EXERCISE TASK
Count the lines in the items below that contain the word "this", and reply with the number alone.

TASK INPUT
BEGIN

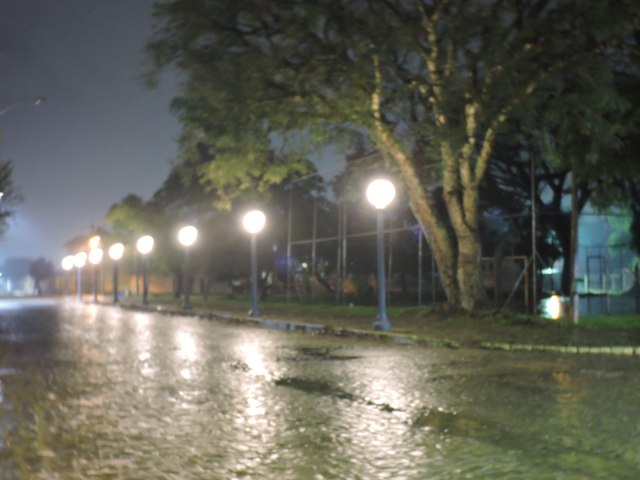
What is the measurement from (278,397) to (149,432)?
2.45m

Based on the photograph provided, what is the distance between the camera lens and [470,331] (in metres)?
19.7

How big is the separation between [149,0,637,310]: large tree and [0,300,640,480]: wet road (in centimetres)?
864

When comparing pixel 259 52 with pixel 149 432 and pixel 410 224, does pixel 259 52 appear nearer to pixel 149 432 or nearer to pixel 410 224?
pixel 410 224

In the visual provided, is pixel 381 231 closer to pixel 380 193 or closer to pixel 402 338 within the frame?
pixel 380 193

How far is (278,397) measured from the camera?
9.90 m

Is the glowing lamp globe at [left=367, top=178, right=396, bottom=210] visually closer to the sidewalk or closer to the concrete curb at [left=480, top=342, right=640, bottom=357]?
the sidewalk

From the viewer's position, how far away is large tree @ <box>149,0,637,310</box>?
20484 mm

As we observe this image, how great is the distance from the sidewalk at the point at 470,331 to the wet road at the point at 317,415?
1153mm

END
BEGIN

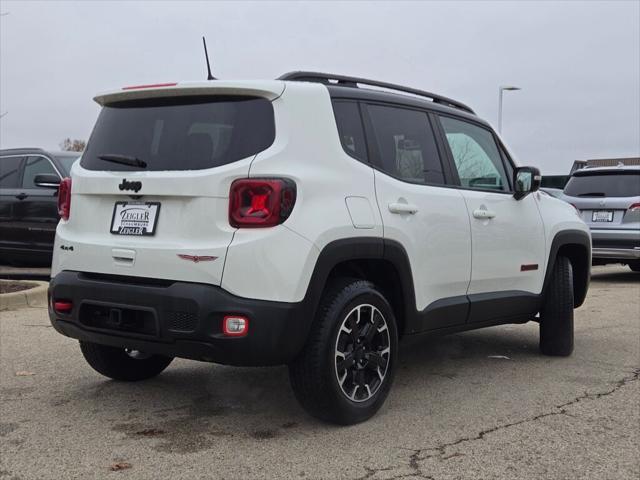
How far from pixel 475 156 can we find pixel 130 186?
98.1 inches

END
BEGIN

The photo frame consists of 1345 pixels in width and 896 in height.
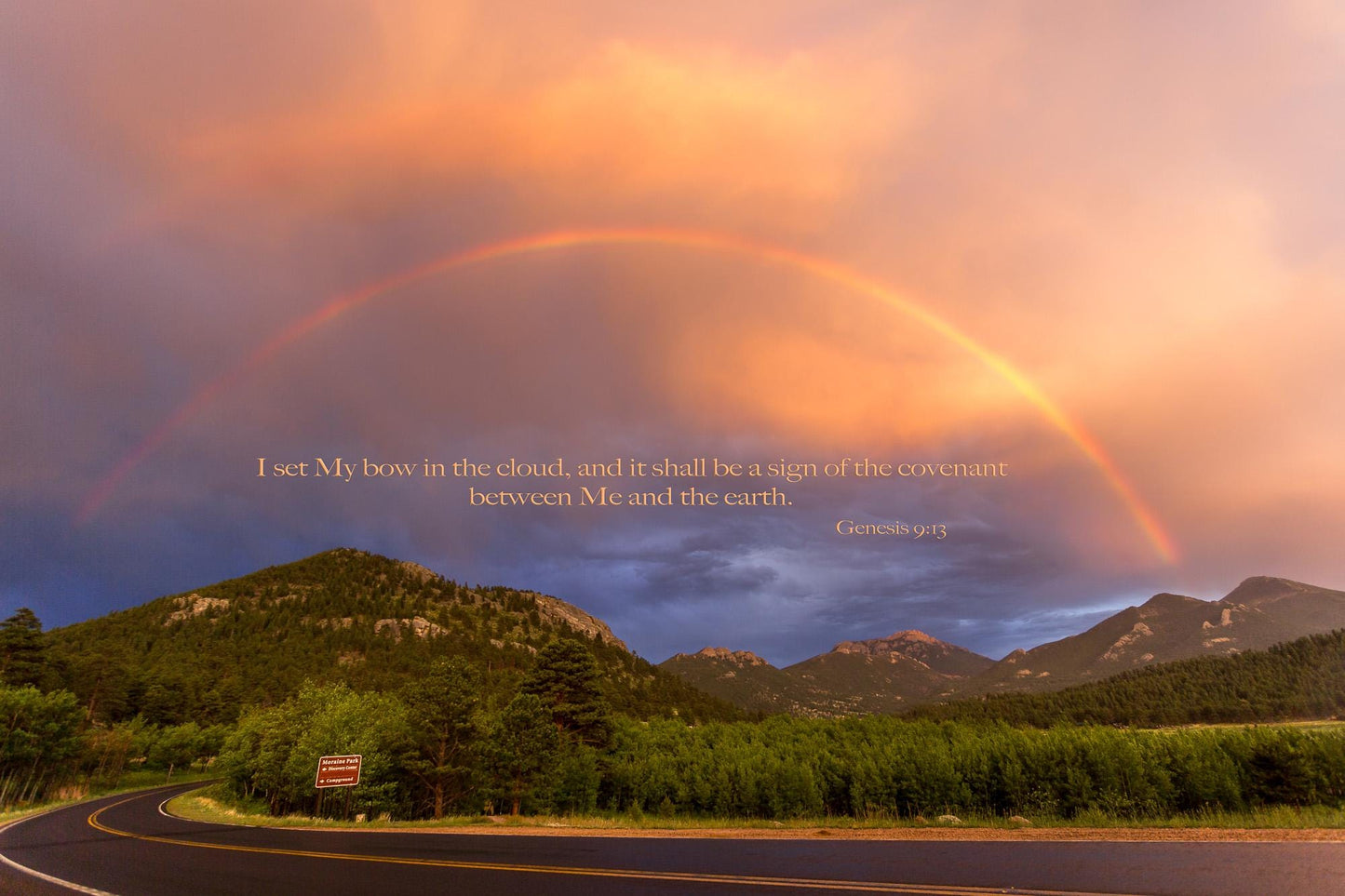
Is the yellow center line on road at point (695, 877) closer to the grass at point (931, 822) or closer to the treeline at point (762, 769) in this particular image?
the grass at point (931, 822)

END

IN RESPONSE
2